▶ [Provided information]
◆ ◆ ◆ ◆ ◆
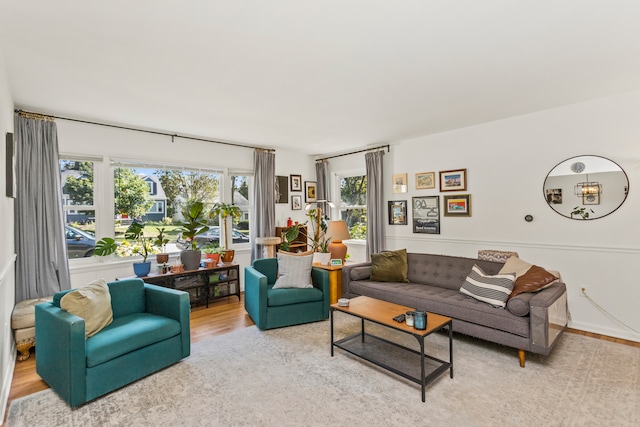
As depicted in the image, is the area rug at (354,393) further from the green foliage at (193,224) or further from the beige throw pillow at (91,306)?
the green foliage at (193,224)

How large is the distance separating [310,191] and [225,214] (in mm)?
1966

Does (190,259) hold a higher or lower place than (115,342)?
higher

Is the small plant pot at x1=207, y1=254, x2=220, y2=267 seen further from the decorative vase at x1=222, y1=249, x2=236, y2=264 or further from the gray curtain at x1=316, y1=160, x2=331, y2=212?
the gray curtain at x1=316, y1=160, x2=331, y2=212

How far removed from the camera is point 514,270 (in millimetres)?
3248

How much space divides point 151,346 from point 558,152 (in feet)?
15.0

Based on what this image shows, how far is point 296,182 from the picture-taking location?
6.12 m

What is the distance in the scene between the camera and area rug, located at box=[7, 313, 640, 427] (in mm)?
2049

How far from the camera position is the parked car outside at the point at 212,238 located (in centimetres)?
484

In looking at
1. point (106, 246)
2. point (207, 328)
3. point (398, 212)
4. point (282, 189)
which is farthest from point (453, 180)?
point (106, 246)

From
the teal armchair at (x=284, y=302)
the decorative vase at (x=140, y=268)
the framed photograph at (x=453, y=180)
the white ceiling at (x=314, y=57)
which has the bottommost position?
the teal armchair at (x=284, y=302)

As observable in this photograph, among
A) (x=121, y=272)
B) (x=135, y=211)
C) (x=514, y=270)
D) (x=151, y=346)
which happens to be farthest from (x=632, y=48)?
(x=121, y=272)

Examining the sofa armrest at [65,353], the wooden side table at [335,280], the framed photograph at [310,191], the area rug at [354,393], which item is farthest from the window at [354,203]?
the sofa armrest at [65,353]

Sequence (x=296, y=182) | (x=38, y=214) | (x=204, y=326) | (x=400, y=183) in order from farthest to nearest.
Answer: (x=296, y=182), (x=400, y=183), (x=204, y=326), (x=38, y=214)

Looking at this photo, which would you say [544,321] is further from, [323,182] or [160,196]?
[160,196]
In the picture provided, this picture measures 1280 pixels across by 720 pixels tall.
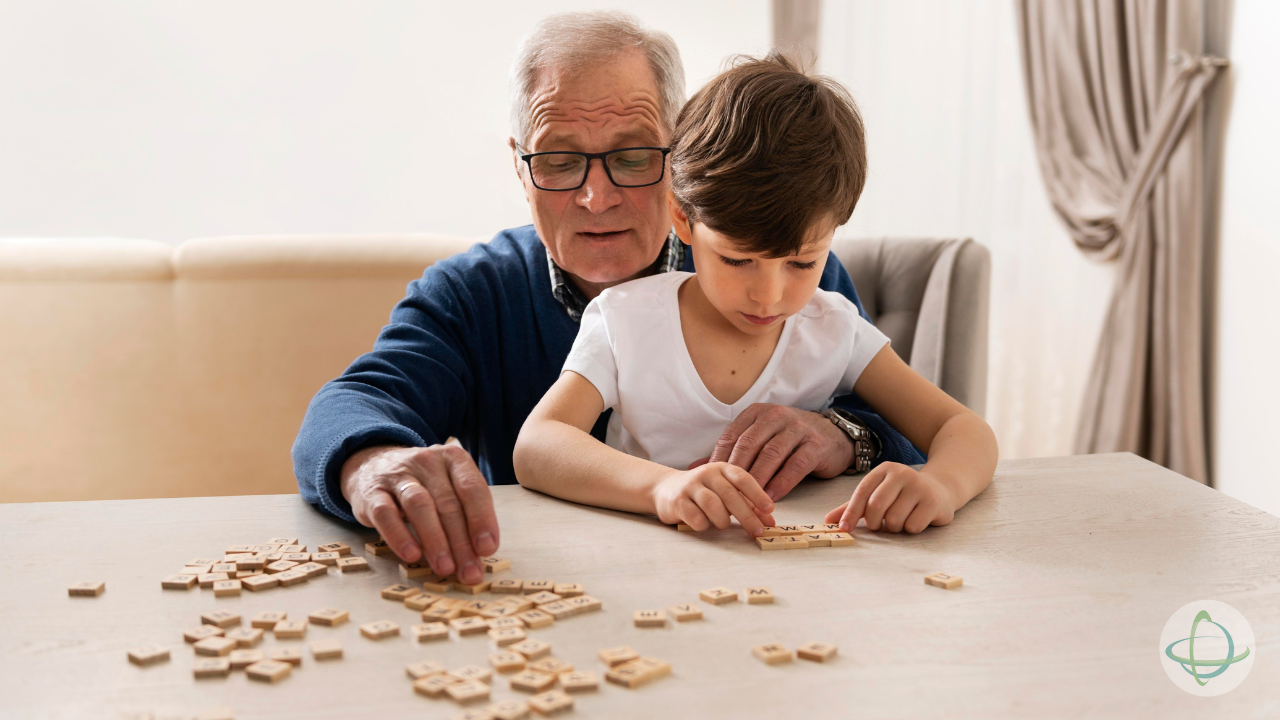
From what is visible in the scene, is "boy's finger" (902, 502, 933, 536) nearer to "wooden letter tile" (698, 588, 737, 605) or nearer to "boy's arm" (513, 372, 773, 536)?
"boy's arm" (513, 372, 773, 536)

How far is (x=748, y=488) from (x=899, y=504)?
0.59 feet

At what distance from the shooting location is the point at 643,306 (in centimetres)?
150

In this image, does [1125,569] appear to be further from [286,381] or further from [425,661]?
[286,381]

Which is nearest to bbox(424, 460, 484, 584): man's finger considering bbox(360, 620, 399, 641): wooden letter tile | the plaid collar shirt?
bbox(360, 620, 399, 641): wooden letter tile

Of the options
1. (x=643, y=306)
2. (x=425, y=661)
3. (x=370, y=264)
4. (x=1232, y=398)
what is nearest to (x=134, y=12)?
(x=370, y=264)

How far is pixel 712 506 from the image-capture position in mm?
1065

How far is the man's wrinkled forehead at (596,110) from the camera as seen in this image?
5.48 ft

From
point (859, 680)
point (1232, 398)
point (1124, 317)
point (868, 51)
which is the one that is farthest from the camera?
point (868, 51)

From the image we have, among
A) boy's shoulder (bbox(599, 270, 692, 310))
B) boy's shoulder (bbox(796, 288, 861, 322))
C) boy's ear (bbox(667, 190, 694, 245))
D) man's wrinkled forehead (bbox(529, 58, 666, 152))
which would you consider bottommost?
boy's shoulder (bbox(796, 288, 861, 322))

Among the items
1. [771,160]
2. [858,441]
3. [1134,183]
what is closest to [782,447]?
[858,441]

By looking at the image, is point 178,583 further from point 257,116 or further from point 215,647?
point 257,116

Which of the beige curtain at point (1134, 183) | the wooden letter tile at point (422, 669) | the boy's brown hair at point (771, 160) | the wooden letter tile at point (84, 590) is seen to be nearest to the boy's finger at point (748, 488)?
the boy's brown hair at point (771, 160)

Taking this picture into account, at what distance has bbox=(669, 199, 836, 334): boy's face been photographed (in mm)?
1311

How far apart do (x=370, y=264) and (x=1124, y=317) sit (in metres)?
2.58
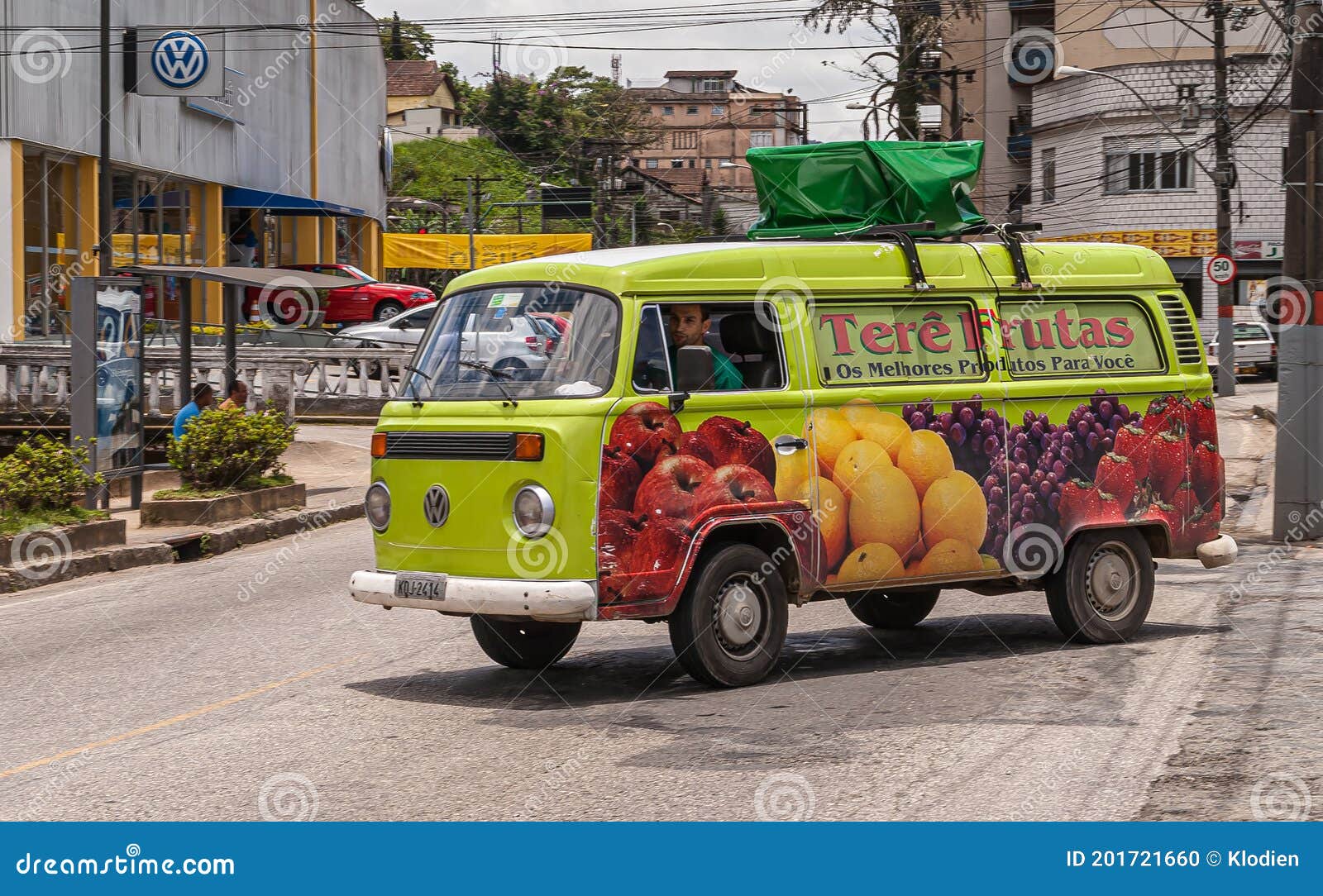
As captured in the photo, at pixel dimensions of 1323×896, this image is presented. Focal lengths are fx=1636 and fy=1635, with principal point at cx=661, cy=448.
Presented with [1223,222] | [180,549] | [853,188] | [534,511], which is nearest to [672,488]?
◆ ◆ ◆ ◆ ◆
▶ [Written request]
Switch "wooden letter tile" to "wooden tile" in everything from the line containing "Among the items" down to the end of the data, and output only those lines with all else unchanged. Leave the pictures out of the output.

▶ [Exercise solution]
Among the items
1. [771,160]
2. [858,441]
3. [1134,183]
what is closest to [782,447]?
[858,441]

By looking at the image, is point 178,583 further from point 257,116 or further from point 215,647?
point 257,116

Which of the beige curtain at point (1134, 183) | the wooden tile at point (422, 669) | the boy's brown hair at point (771, 160) | the wooden tile at point (84, 590) is seen to be nearest to the boy's finger at point (748, 488)?
the boy's brown hair at point (771, 160)

Taking this picture into account, at what distance has bbox=(669, 199, 836, 334): boy's face been photographed (in mm)?
1311

How far apart do (x=370, y=264) and (x=1124, y=317) sit (in metres)?
2.58
As captured in the photo, at pixel dimensions of 1323×896, this image is presented. Focal lengths are fx=1636 and fy=1635, with principal point at cx=661, cy=448.
Presented with [1223,222] | [180,549] | [853,188] | [534,511], which is nearest to [672,488]?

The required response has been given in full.